We have a data frame with 60 observations on 3 variables:
1. len: Contains the tooth length with numeric values
- Mean: 18.81
- Standard deviation: 7.65
2. supp: Two types of supplements with class factor
- VC (ascorbic acid) with 30 observations
- OJ (orange juice) with 30 observations
3. dose: Dose of Vitamin C (.5, 1 and 2 miligrams) with 20 observations of each dose
table(ToothGrowth$dose, ToothGrowth$supp)
##
## OJ VC
## 0.5 10 10
## 1 10 10
## 2 10 10
There are 6 groups of 10 observations each depending on the dose and the supplement type.
library(ggplot2)
ggplot(ToothGrowth, aes(x=dose, y=len)) +
ggtitle("Length vs Dose per supplement") +
xlab("Dose") + ylab("Length") +
geom_boxplot(aes(fill=factor(dose))) +
geom_jitter() +
facet_grid(.~supp)
Based on the previous graph, it seems that:
1. The supplement orange juice (OJ) is more effetive than ascorbic acid (VC) for .5 and 1 dose
2. The lenght for dose 2 is independent of the supplement
1.Hypothesis:
- Ho (null hypothesis): for .5 dose, mean(OJ) = mean(VC)

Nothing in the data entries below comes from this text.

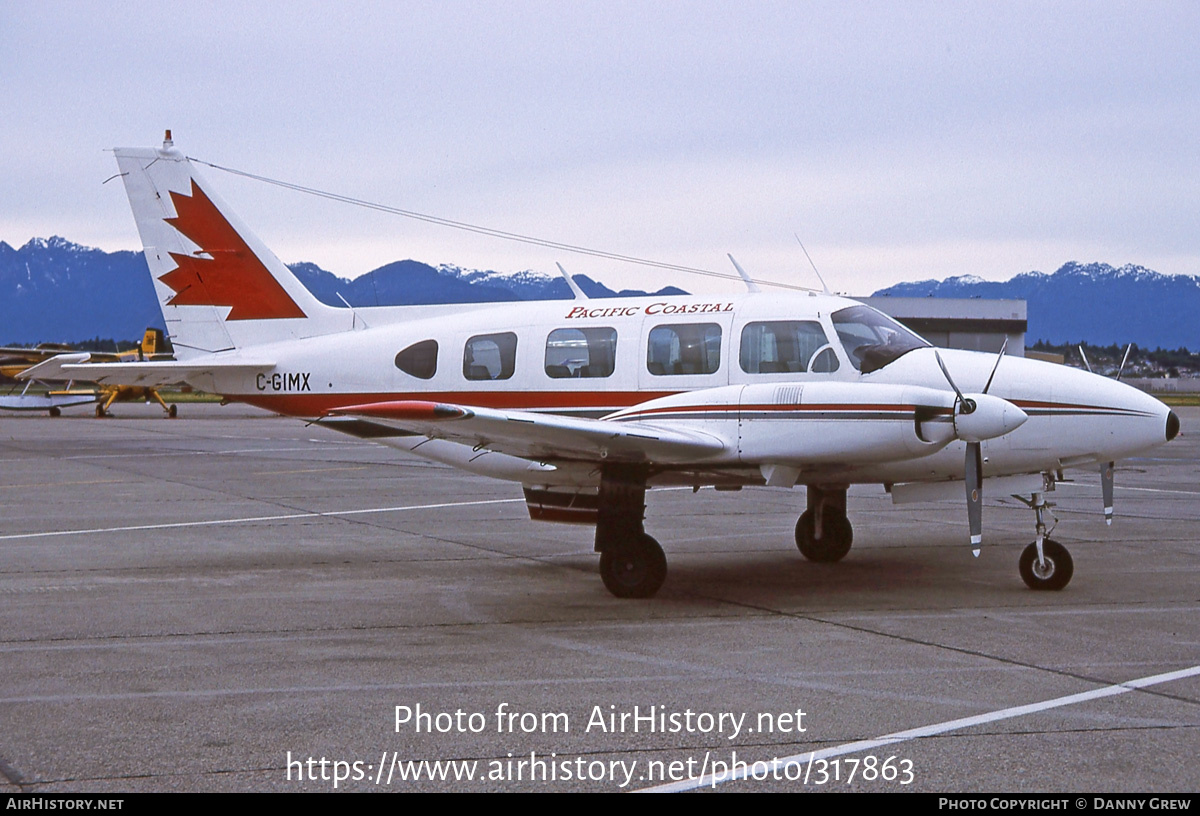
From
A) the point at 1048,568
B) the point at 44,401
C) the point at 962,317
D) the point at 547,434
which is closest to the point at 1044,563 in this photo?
the point at 1048,568

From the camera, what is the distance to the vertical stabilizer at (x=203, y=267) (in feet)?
44.4

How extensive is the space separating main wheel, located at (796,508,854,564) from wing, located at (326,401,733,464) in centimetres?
281

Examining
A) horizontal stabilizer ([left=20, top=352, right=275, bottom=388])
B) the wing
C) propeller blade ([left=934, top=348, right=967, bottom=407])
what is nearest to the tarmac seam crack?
the wing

- Ha (alternativve hypothesis): for .5 dose, mean(OJ) != mean(VC)
Null model:
t.test(len ~ supp, paired=FALSE, data=ToothGrowth[ToothGrowth$dose=="0.5",])
##
## Welch Two Sample t-test
##
## data: len by supp
## t = 3.1697, df = 14.969, p-value = 0.006359
## alternative hypothesis: true difference in means is not equal to 0
## 95 percent confidence interval:
## 1.719057 8.780943
## sample estimates:
## mean in group OJ mean in group VC
## 13.23 7.98
Ho has to be rejected as the p-value (.006) is realy low and t>3!!. This tells me that the type of supplement affects clearly to the length of the tooth.
2.Hypothesis:
- Ho (null hypothesis): for 1 dose, mean(OJ) = mean(VC)

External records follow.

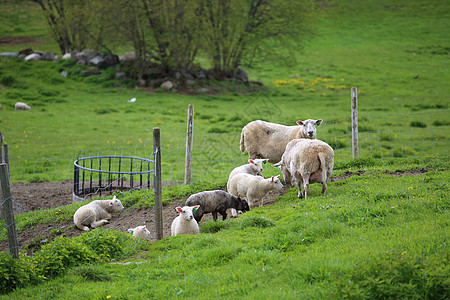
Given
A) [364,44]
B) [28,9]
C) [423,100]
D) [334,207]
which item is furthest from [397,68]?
[28,9]

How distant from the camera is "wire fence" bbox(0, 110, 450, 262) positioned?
462 inches

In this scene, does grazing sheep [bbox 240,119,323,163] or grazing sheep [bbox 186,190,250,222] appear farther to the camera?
grazing sheep [bbox 240,119,323,163]

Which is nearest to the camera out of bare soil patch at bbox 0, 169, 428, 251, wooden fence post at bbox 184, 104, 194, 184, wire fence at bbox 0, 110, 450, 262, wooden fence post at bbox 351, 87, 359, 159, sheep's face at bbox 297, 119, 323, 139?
bare soil patch at bbox 0, 169, 428, 251

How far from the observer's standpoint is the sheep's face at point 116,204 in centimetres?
1180

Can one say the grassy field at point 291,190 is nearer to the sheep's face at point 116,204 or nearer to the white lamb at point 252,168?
the sheep's face at point 116,204

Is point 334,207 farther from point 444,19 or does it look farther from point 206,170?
point 444,19

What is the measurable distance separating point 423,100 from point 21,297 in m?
30.2

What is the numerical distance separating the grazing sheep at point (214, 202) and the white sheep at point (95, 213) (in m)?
2.77

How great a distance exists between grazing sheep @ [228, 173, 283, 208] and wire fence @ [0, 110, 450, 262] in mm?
2109

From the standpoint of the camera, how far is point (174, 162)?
2025 centimetres

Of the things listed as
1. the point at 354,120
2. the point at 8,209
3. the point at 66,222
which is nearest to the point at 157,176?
the point at 8,209

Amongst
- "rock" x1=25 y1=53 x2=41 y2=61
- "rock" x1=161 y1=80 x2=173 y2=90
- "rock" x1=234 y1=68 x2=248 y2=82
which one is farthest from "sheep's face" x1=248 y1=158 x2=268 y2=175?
"rock" x1=25 y1=53 x2=41 y2=61

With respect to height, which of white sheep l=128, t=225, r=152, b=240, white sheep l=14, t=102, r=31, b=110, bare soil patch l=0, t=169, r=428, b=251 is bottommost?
bare soil patch l=0, t=169, r=428, b=251

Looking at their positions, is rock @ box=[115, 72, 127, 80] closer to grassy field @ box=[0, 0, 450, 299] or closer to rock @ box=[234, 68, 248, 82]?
grassy field @ box=[0, 0, 450, 299]
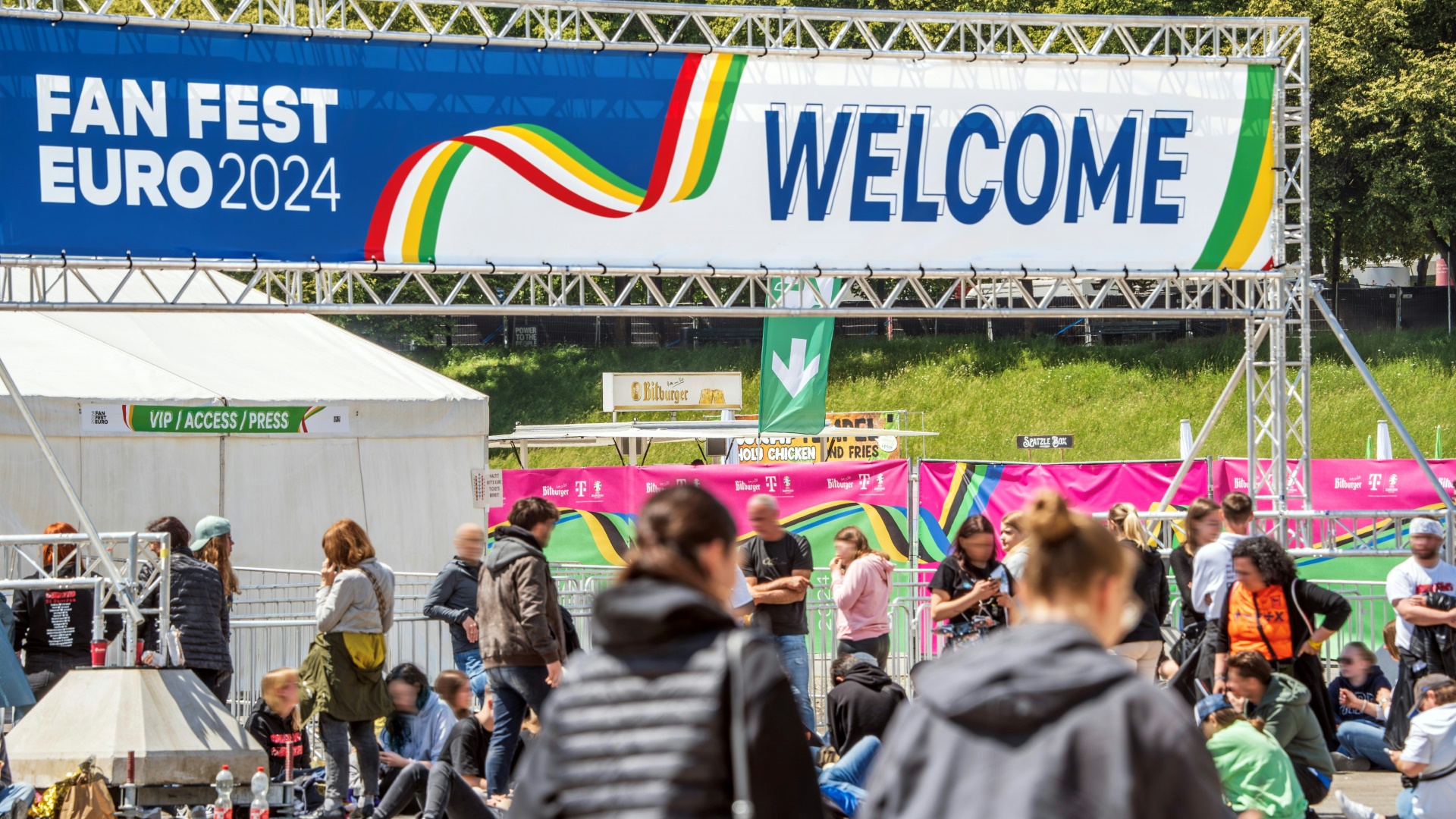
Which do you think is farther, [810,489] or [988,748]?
[810,489]

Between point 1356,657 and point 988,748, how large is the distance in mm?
8759

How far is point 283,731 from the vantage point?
879cm

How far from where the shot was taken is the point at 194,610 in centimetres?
875

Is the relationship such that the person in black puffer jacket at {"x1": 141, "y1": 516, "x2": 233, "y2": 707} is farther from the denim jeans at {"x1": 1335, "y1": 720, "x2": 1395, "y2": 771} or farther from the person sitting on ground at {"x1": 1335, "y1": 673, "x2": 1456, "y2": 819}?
the denim jeans at {"x1": 1335, "y1": 720, "x2": 1395, "y2": 771}

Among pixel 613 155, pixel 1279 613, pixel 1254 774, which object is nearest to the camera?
pixel 1254 774

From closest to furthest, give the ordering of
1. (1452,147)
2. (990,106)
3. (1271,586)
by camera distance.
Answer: (1271,586) → (990,106) → (1452,147)

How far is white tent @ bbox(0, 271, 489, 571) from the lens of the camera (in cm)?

- Ha (alternativve hypothesis): for 1 dose, mean(OJ) != mean(VC)
Null model:
t.test(len ~ supp, paired=FALSE, data=ToothGrowth[ToothGrowth$dose=="1",])
##
## Welch Two Sample t-test
##
## data: len by supp
## t = 4.0328, df = 15.358, p-value = 0.001038
## alternative hypothesis: true difference in means is not equal to 0
## 95 percent confidence interval:
## 2.802148 9.057852
## sample estimates:
## mean in group OJ mean in group VC
## 22.70 16.77
Ho has to be rejected as the p-value (.001) is realy low and t>4!!. This tells me that the type of supplement affects clearly to the length of the tooth.
3.Hypothesis:
- Ho (null hypothesis): for 2 dose, mean(OJ) = mean(VC)
- Ha (alternativve hypothesis): for 2 dose, mean(OJ) != mean(VC)
Null model:
t.test(len ~ supp, paired=FALSE, data=ToothGrowth[ToothGrowth$dose=="2",])
##
## Welch Two Sample t-test
##
## data: len by supp
## t = -0.046136, df = 14.04, p-value = 0.9639
## alternative hypothesis: true difference in means is not equal to 0
## 95 percent confidence interval:
## -3.79807 3.63807
## sample estimates:
## mean in group OJ mean in group VC
## 26.06 26.14
Ho can not be rejected as the 95% confidence interval includes 0 and the p-value is very high. This means that the null hypothesis stays valid. For dose = 2, length is independent of the type of supplement.